• [Exercise passage]:

===============

# Shed sizes/types?



## whiggy (Feb 7, 2018)

Those who keep their mice outside in sheds - what size sheds are you using and how many cages can you fit inside? Do you have insulated sheds? Do they need to be heated or have anything like that? Thanks - I've been searching but so many of the older posts have broken images now


----------



## SarahC (Oct 3, 2008)

There's not really one answer.I have a 14 x 8 shed with about 60 cages.It depends on the size of cage you are using though.This shed isn't insulated but my previous one was.They don't need heating if they are housed in the right cages with adequate bedding.Wooden cages are best if you are not using insulation.Ventilation is important.


----------



## whiggy (Feb 7, 2018)

Thank you! I've been customising the RUB cages (meshing the top and sides) - would these be suitable to go into a shed if the shed was insulated? Looking at around 10 x 8, possibly 12 x 8, so a similar-ish size to yours.


----------



## SarahC (Oct 3, 2008)

yes, they would.I've had a 12 x 8 previously and had a 100 cages in it.No room to work in though which was a pain.The 12 x 8 had insulation and was always warm.However total insulation cause it to rot.This shed hasn't but it's much colder .I'm looking into dehumidifiers at the minute ready for next winter.I'd like one combined with air con but they are pricey.Heat can be an issue.


----------



## Amtma Mousery (Jan 29, 2015)

I put my none breeding mice (200-300) outside during the fall and winter seasons in large Sterilite containers of 200 quarts. My mice never had issues with cold, even below freezing. However, they have to be housed in groups of more than 20 and provided a surplus amount of bedding. If it is below freezing, I put out a water-dish so that they still have access to water/ice (water bottles will freeze).

I only place young, healthy and robust mice outside. Often the cold discourages the bucks from fighting, as they are forced to stay together for warmth. Never had a causality.

I bring all my mice in during the warmer seasons. I have always been concerned with heat stroke and never chanced it.


----------



## whiggy (Feb 7, 2018)

Thank you for the replies!!

As I'm just starting out I'm going to hold off on a shed and get one commissioned in the summer to be ready for autumn time so I can monitor them over the summer and see how I feel about them being outside next summer, and also start thinking about cooling options - whether I could get air con in there or whether they'd need to come inside.


----------



## SarahC (Oct 3, 2008)

Where you position the shed might help with the heat.I'm limited with that but I've had the window put on the end this time so that the sun doesn't shine through.I've got an opening window, ventilated roof, and a wire inner door so that I can have the outer one open without cats getting in.


----------



## whiggy (Feb 7, 2018)

Those are good ideas! Will definitely note those down. Luckily the place where I'm planning to put the shed doesn't get much sun so hoping that will help.


----------

===============

• [Given entries]:
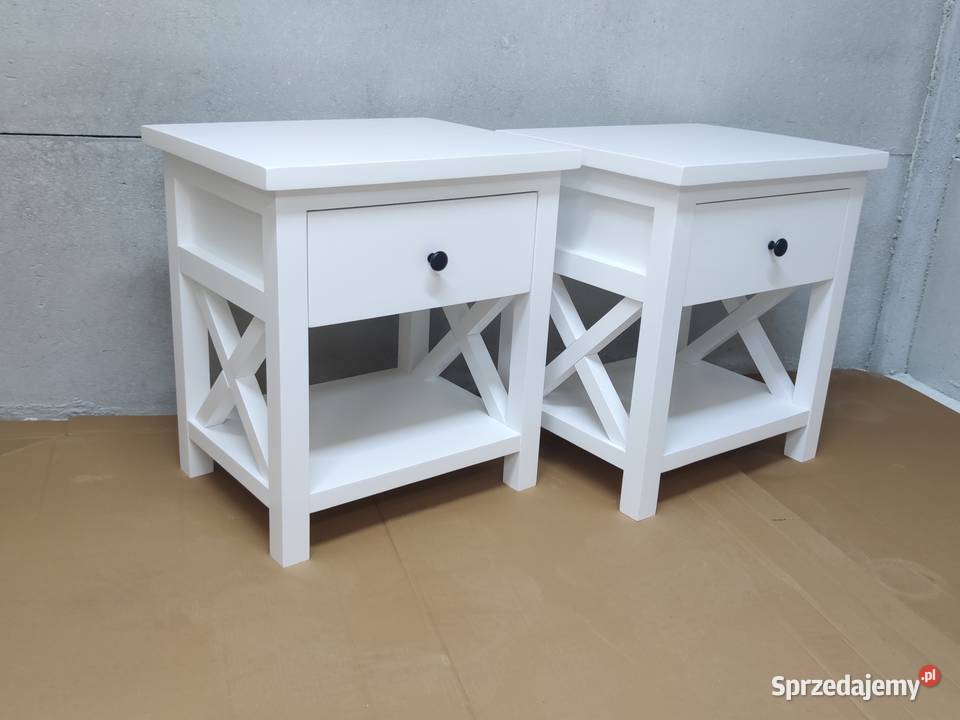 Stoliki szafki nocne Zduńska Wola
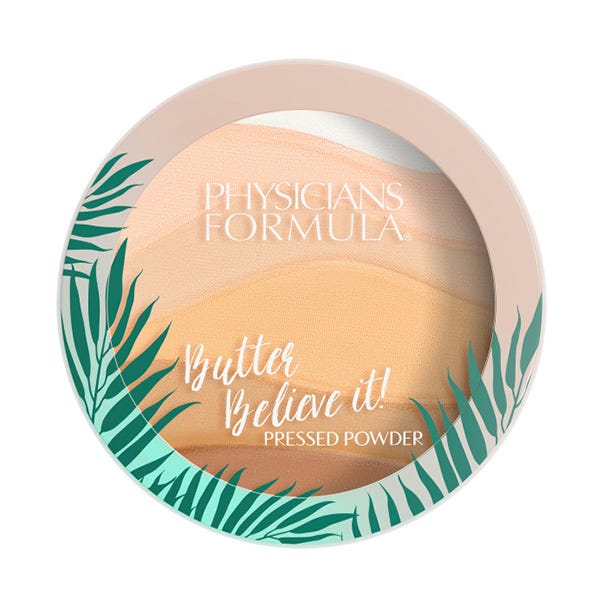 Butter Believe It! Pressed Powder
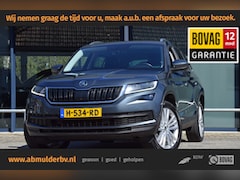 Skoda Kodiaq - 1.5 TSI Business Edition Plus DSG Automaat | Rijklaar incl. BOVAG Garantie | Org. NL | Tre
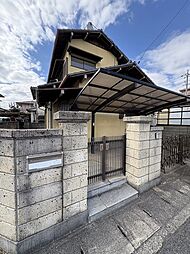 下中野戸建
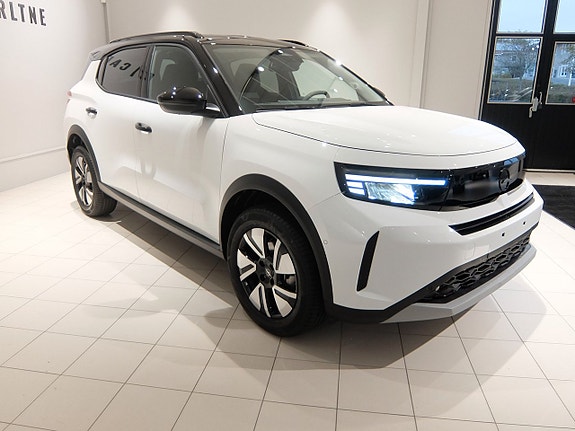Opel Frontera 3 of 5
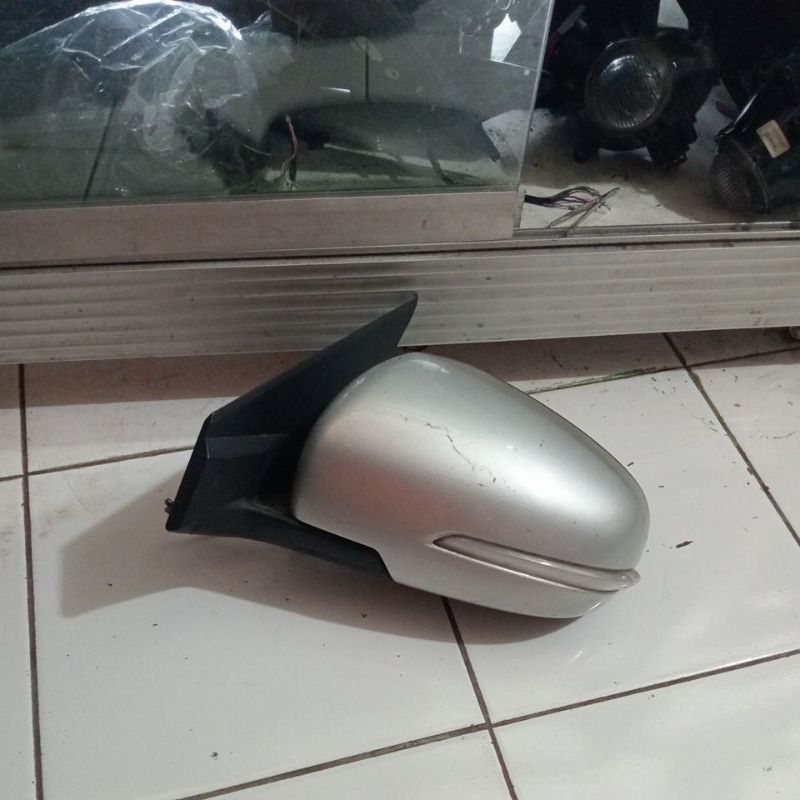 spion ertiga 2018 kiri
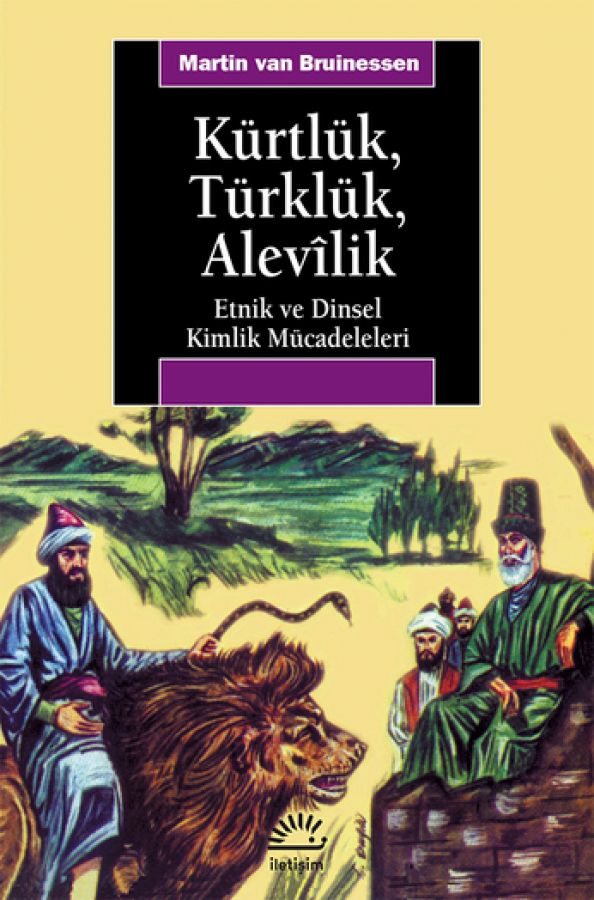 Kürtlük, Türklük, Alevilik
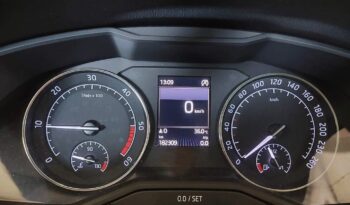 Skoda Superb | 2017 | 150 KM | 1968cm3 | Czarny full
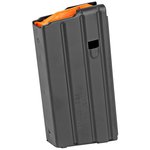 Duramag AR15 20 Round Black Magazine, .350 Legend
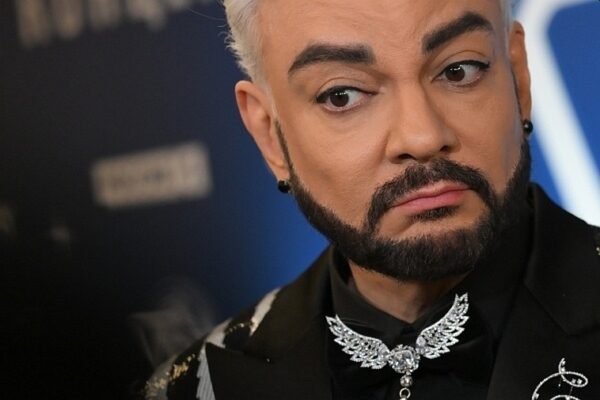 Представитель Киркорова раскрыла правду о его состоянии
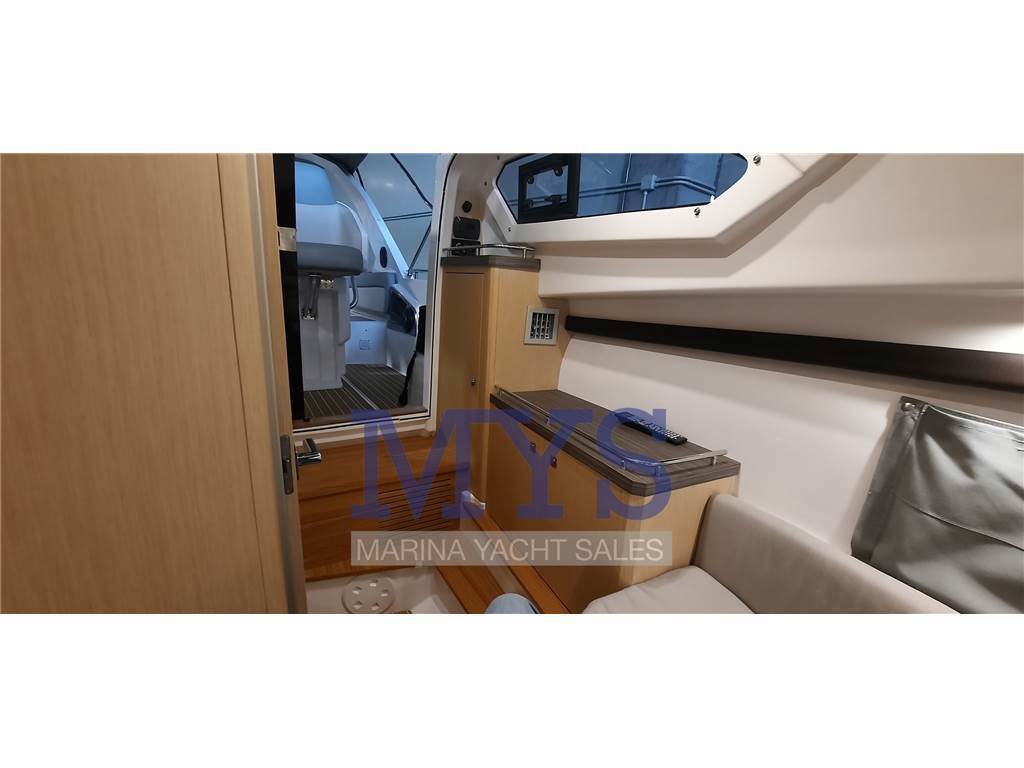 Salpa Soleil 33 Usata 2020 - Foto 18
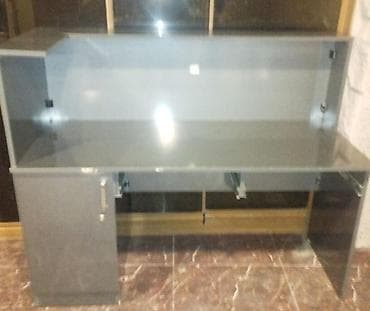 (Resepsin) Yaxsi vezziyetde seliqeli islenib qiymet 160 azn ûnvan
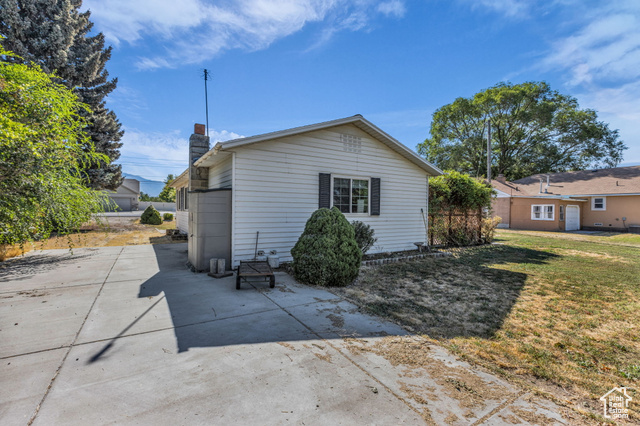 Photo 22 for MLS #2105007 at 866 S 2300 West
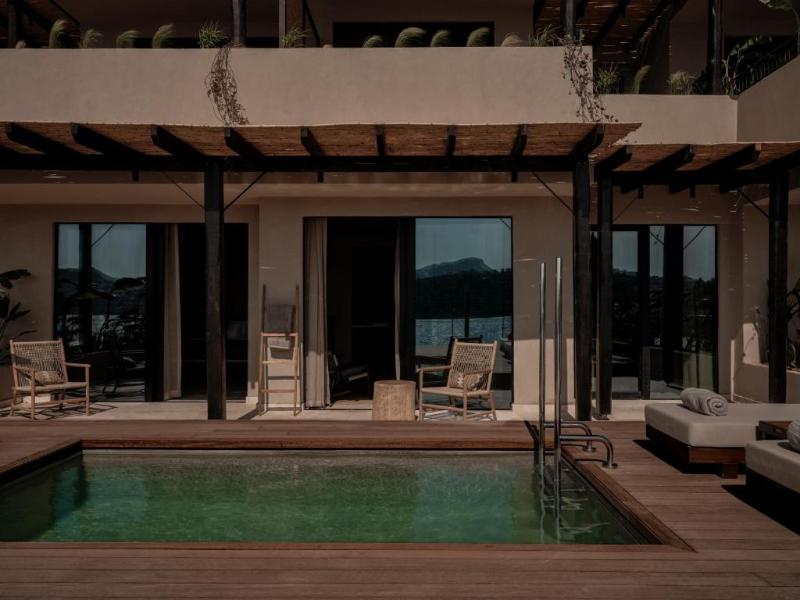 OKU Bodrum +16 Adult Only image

===============

• [Task objective]:
Restate everything in the shed-size thread from "I put my none" down to "never chanced it.", swapping "bucks" for "males".

• [Answer box]:
I put my none breeding mice (200-300) outside during the fall and winter seasons in large Sterilite containers of 200 quarts. My mice never had issues with cold, even below freezing. However, they have to be housed in groups of more than 20 and provided a surplus amount of bedding. If it is below freezing, I put out a water-dish so that they still have access to water/ice (water bottles will freeze).

I only place young, healthy and robust mice outside. Often the cold discourages the males from fighting, as they are forced to stay together for warmth. Never had a causality.

I bring all my mice in during the warmer seasons. I have always been concerned with heat stroke and never chanced it.